Boren, whose husband is David Boren’s cousin, took issue with fellow Christians who support the lifestyle Trump and many wealthy Americans promote.

“I just want you to know that there are Christian people who do not support that theology and that political mindset,” Boren said. “I think a lot of what American Christian theology has been about is that, if you make good choices, good things will happen to you.

“And they just assume that if bad things are happening to you, it’s because you’ve made bad choices. It just perpetuates this status and power grab over a long period of time.”

Exotic news: Candidate booted from Trump Train

As storms began to roll in, I said goodbye to Cagle and Boren and went to work epoxying a NonDoc sticker on the side of a utility box at the intersection. Across Timberdell, I saw a knee-brace-wearing Joe Exotic flailing his arms while talking to members of the assembled crowd.

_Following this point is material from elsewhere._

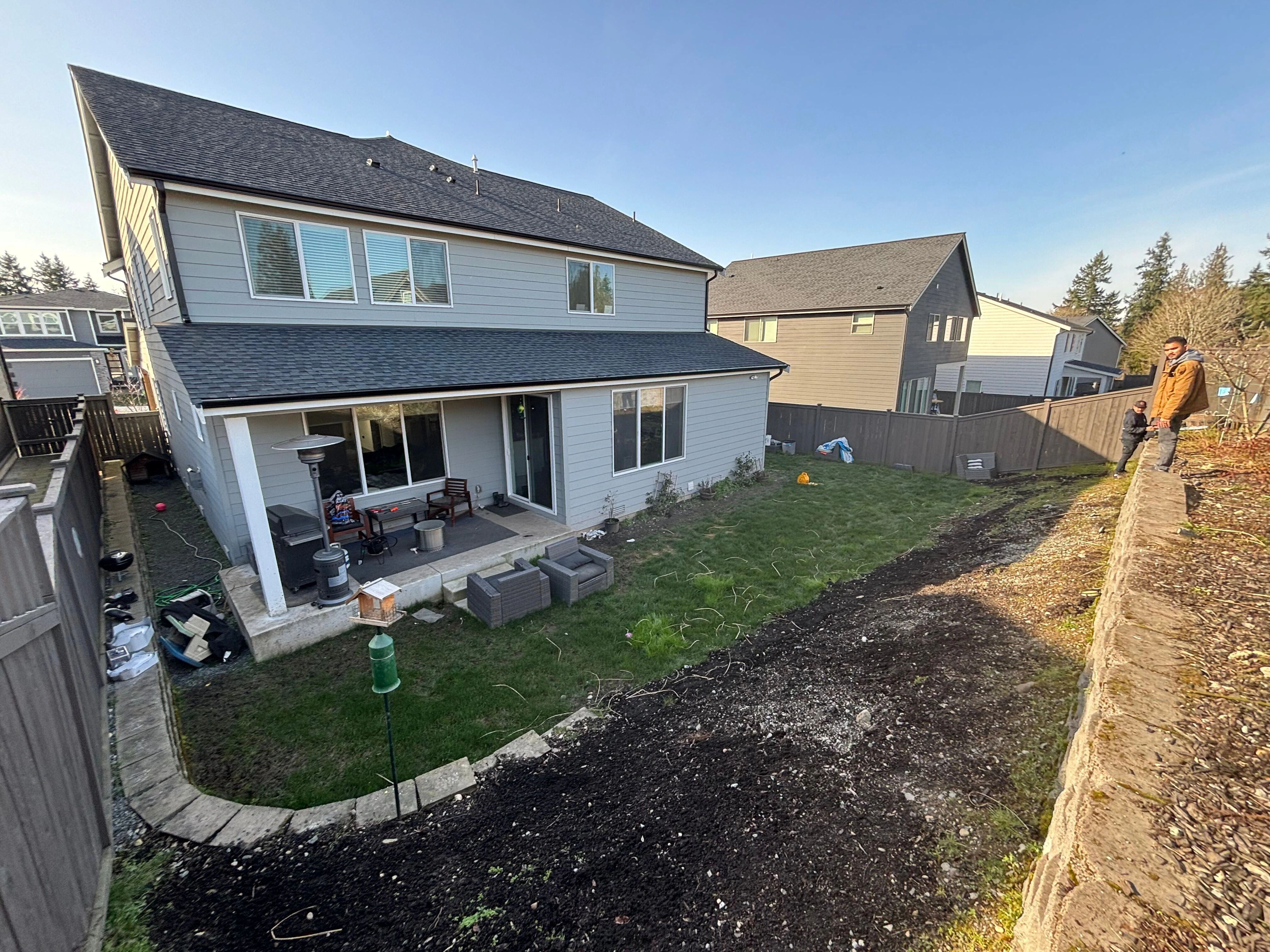 Before underused backyard in Sammamish WA awaiting landscape transformation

I ran after him, gathered his story and scurried back to my parents’ house with Ashiq Zaman to post it. That, I knew, was something we needed to put up quickly before TV crews reported the amusing details.

Writing about what football fans and anti-Trump protesters thought of a Saturday political spectacle would have to wait.

Trump Train
(Doug Hill)

‘I’d love to meet with you’

More than 24 hours removed, I’m reminded what Rosemary Meacham-Zittel wrote just prior to Trump’s Norman visit. I, too, am waiting for this election to be over, for many reasons.

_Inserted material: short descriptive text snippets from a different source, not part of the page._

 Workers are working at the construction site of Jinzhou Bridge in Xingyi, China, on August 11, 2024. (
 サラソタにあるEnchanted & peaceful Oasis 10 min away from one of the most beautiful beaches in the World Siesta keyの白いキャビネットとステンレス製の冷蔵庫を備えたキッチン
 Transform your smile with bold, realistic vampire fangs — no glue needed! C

Chiefly among them? It could mean no more Donald Trump fundraising emails. The candidate’s campaign sent three of them on Sunday, a possible faux pas in heavily Christian southern states.

One came from Eric Trump, who asked me to “help smash through the liberal media filter.” NonDoc is, in fact, a filter, not a funnel, Eric, so we’re doing our part.

Another came from Ivanka Trump, who said, “I’d love to meet you.”

I think I’ll have to pass, Ivanka, even if I believed you. I barely avoided having your dad ruin a big football game in my hometown, and I’m skeptical you could handle the interview anyway.

Instead, here’s some free advice: The next time the Trump Train hits Columbus, Ohio, look up ol’ Jim Davidson. He’s got a few laughs in him, and he’s always willing to share a domestic beer.

Maybe just don’t put him in charge of the EPA.